Este movimiento, más que un gesto formal, es el núcleo íntimo del libro. Cada palabra, cada matiz que intenta aprender o imitar, se convierte en una búsqueda de pertenencia y, al mismo tiempo, en una declaración de resistencia. “Este libro, a diferencia de los otros, es intraducible”, escribe el autor. Y tiene razón: más que un texto sobre Latinoamérica, es un texto dentro de Latinoamérica, asumiendo el desarraigo como punto de partida, no como obstáculo.

México, Argentina, Uruguay: mapas del deseo

Dividido en tres secciones principales —México, Río de la Plata y un cierre que se desliza hacia la ficción— El americano traza una suerte de cartografía sentimental y lingüística del Cono Sur y de los afectos que allí florecen o se marchitan. En México, el joven Jeff (alter ego del autor) se enamora de Verónica y vive una iniciación erótica, emocional y cultural donde el lenguaje es a la vez puente y tropiezo. Hay escenas memorables: la cena con tacos, la visita al museo de Diego Rivera, el drama de los celos traducido torpemente en una discusión, las canciones de Shakira en clase de español. El relato combina ironía y ternura sin cinismo, y logra algo muy difícil: hacer reír desde la vulnerabilidad.

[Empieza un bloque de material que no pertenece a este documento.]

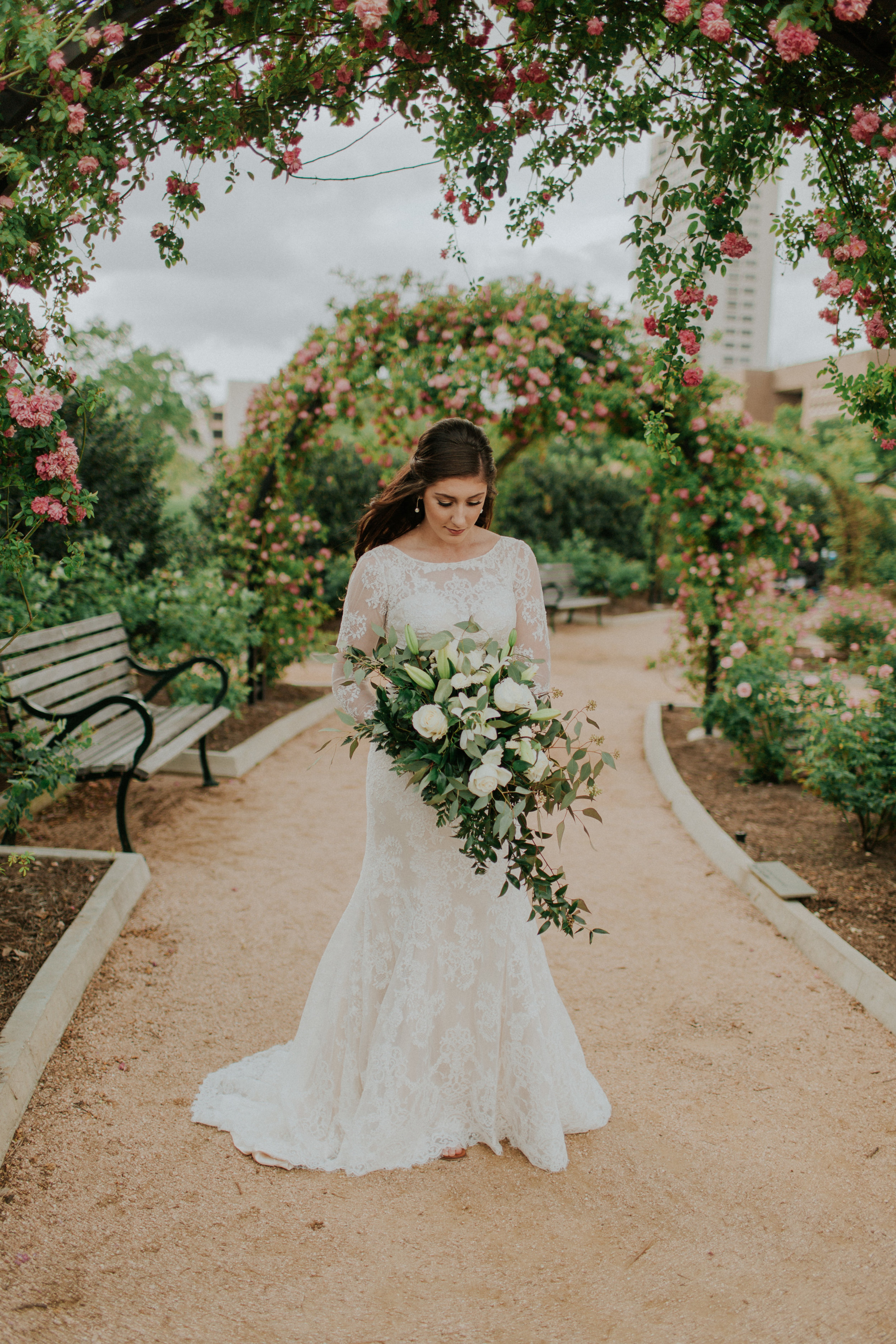 The_Frost_Collective___Texas_Wedding_Photographers_1406.jpg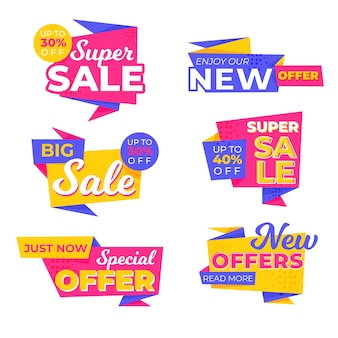 Collection de bannières de vente colorées
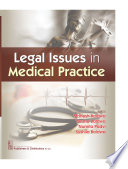 Legal Issues In Medical Practice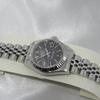 ロレックス/ROLEX/デイトジャスト/レディース/79174/仙台宮城で時計修理/買取ならお任せ。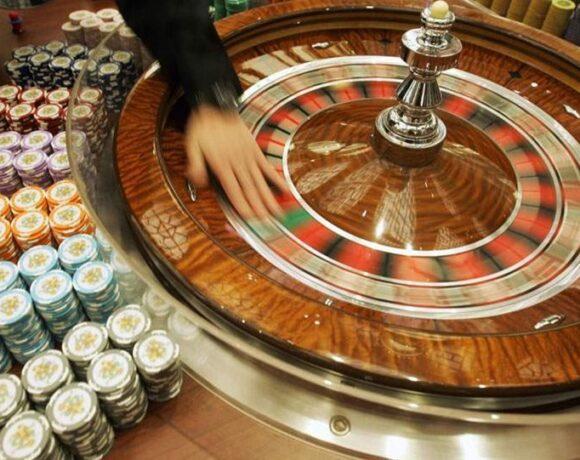 ΕΕ: Σε καζίνο στην Κύπρο κατέληξαν €400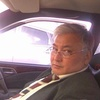 Serjan Dildabekov, 66, Atbasar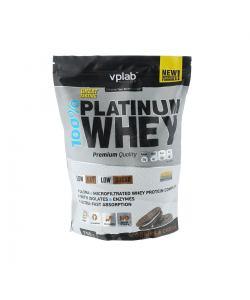 VPLab 100% Platinum Whey (750 гр.)
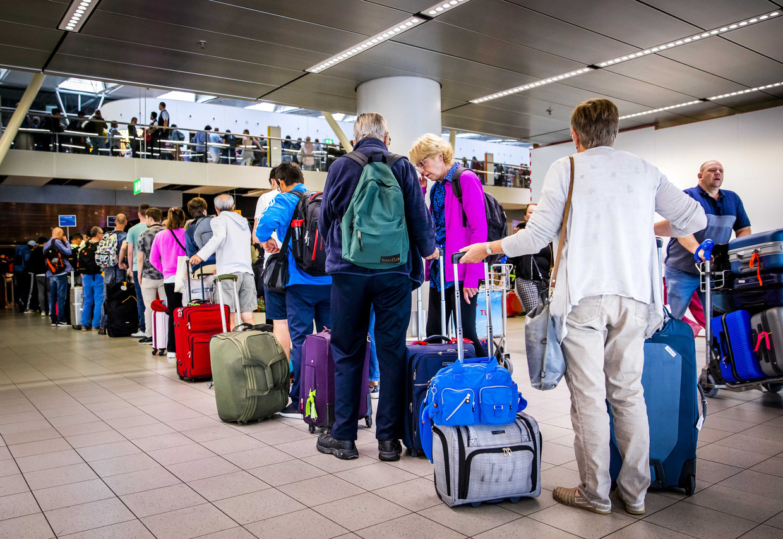 Ondanks onze vliegschaamte pakten we toch massaal het vliegtuig naar de vakantiebestemming.
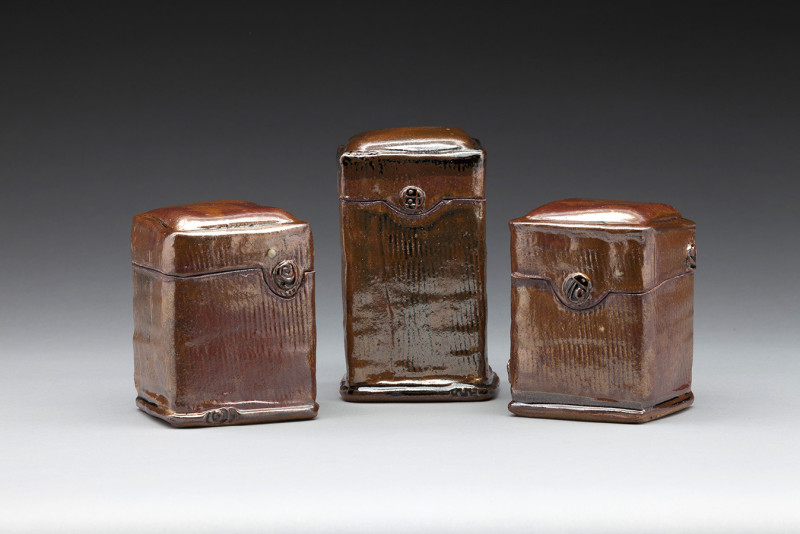 Three Canisters by Nancy Zoller Pottery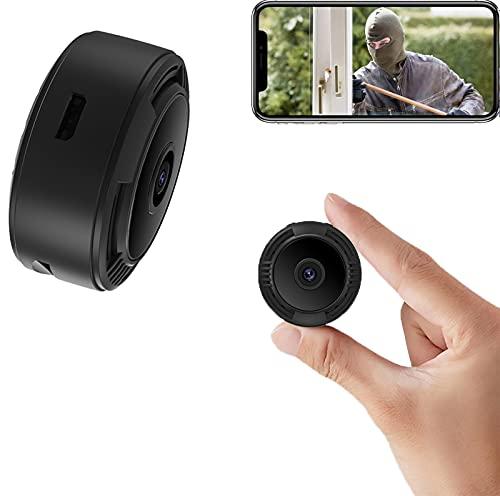 sZeao Mini Camara Espia Oculta Cámara Secreta Micro Camara,1080P HD Cámara Niñera Pequeña Visión Nocturna y Detección de Movimiento Vigilancia Grabadora para Familia,Oficina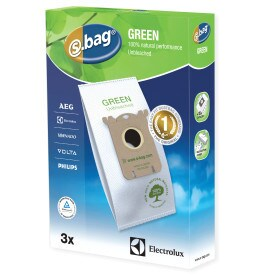 electrolux ultrasilencer bags. e212b s-bag® green vacuum cleaner bags, 3 bags electrolux ultrasilencer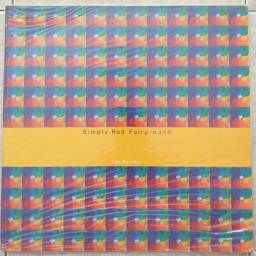 Simply Red - Fairground (the Remixes) - 12Inch Vinil Deu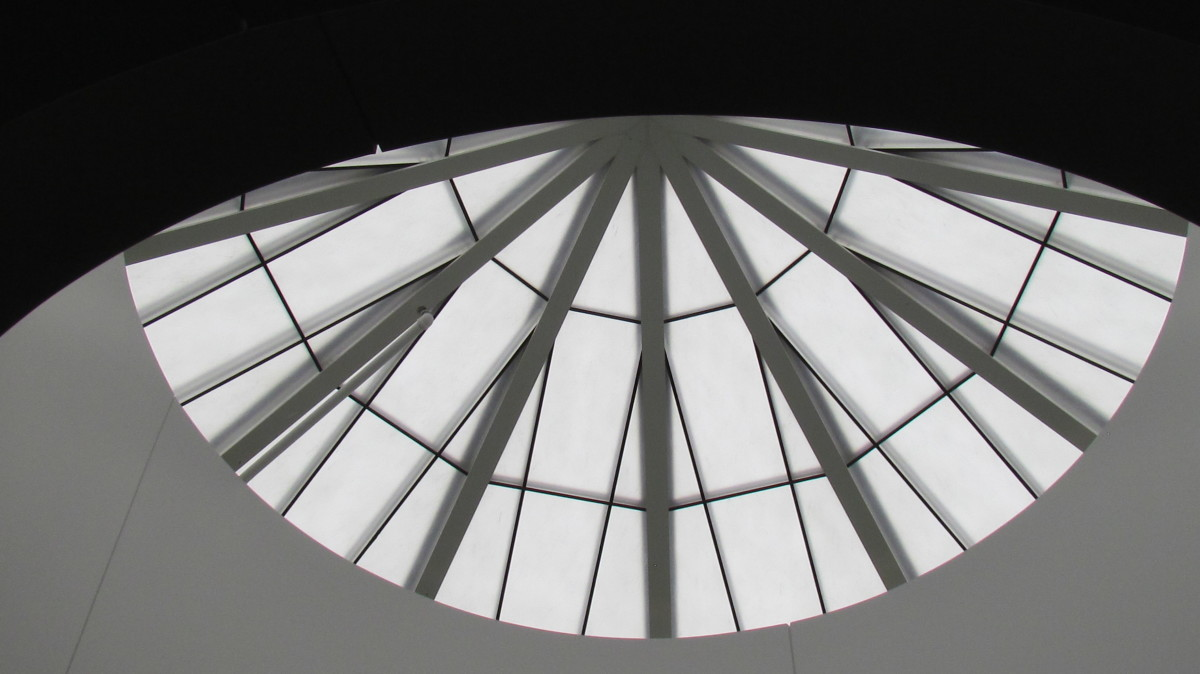 A skylight within the Bethel facility of Jehovah's Witnesses.
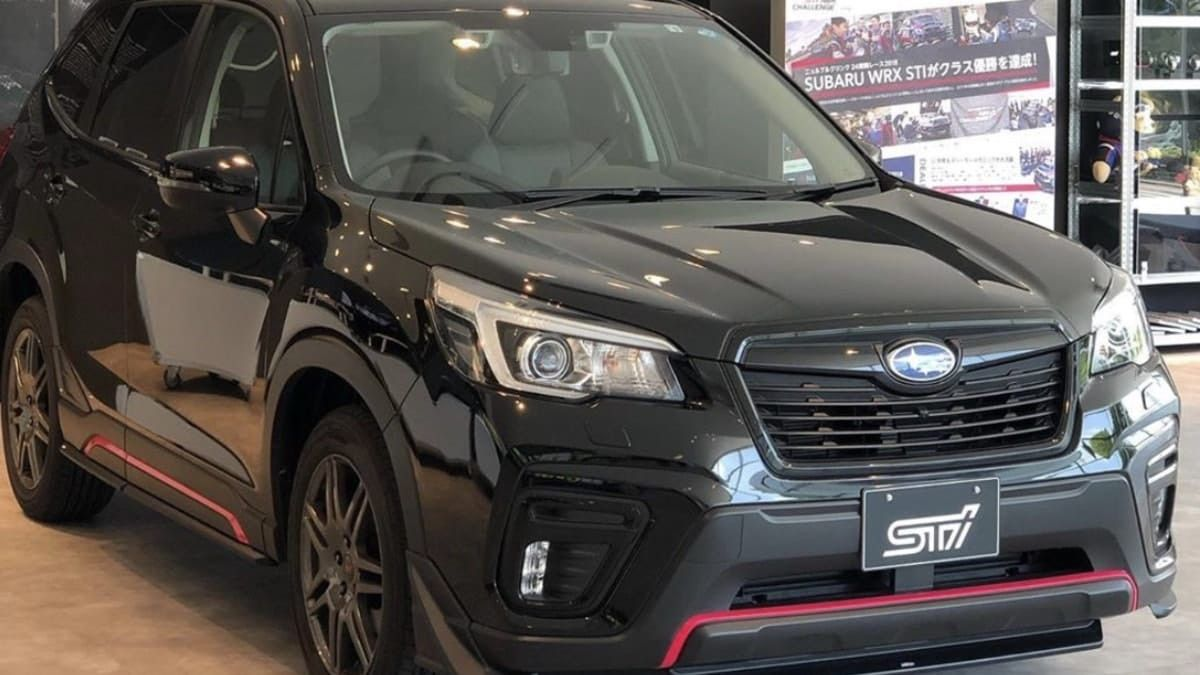 2020 Subaru Forester Turbo Review and Release Date di 2020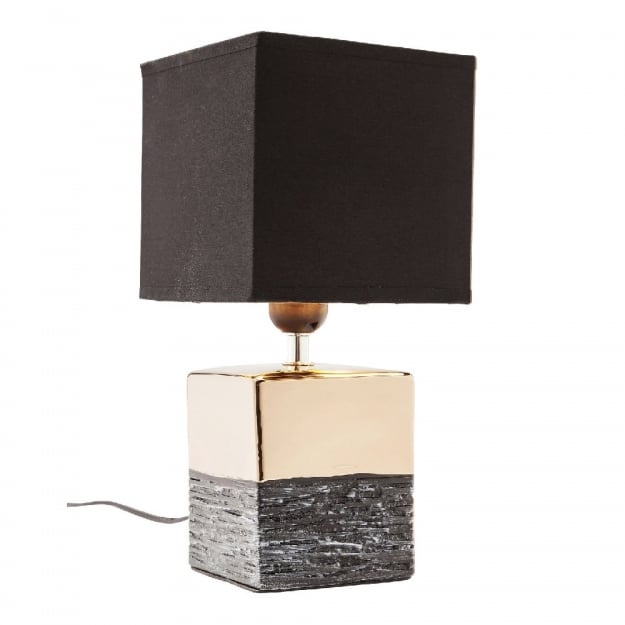 Table Lamp Creation Square Small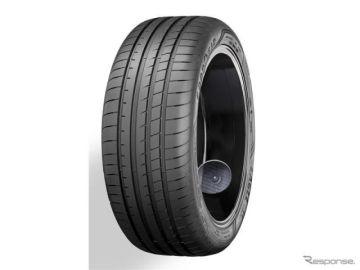 グッドイヤー、通信するタイヤの実証実験を開始…摩耗や空気圧をリアルタイムで確認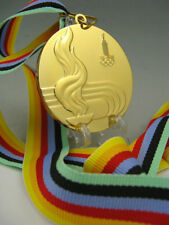 1980 Moscow Olympic Gold Medals with Ribbons & Stand 1:1 **Free Shipping**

En Buenos Aires, en cambio, la extranjería se vuelve más áspera. El protagonista se enfrenta a la hostilidad urbana, a los paros universitarios, al peso de la historia reciente. Pero también conoce a Sarah, otra extranjera fascinada por Emily Dickinson, y luego se exilia voluntariamente a Montevideo, donde encuentra cierta calma. Uruguay aparece como el lugar donde, finalmente, logra integrar la extranjería en una vida cotidiana compartida. La relación con Maribel, joven socióloga uruguaya, se presenta como un contrapunto más maduro —aunque no menos frágil— a su historia mexicana.

Entre el ensayo y la autoficción

Lawrence logra una prosa que camina con soltura entre la crónica íntima, el ensayo cultural y la autoficción. El humor autocrítico es uno de sus grandes aciertos: nunca se presenta como víctima ni como héroe del encuentro intercultural. Al contrario, se exhibe ridículo, ingenuo, obsesionado con pronunciar bien las dobles eles o distinguir entre «preguntas» y «cuestiones». Esta autoironía no anula la emoción. Al contrario: permite que aparezca sin solemnidad, como una punzada suave que se repite y se acumula. La nostalgia por lo que no pudo ser —por Verónica, por la lengua que no termina de dominar, por los países que se quedan como cicatrices— se insinúa siempre desde la lucidez.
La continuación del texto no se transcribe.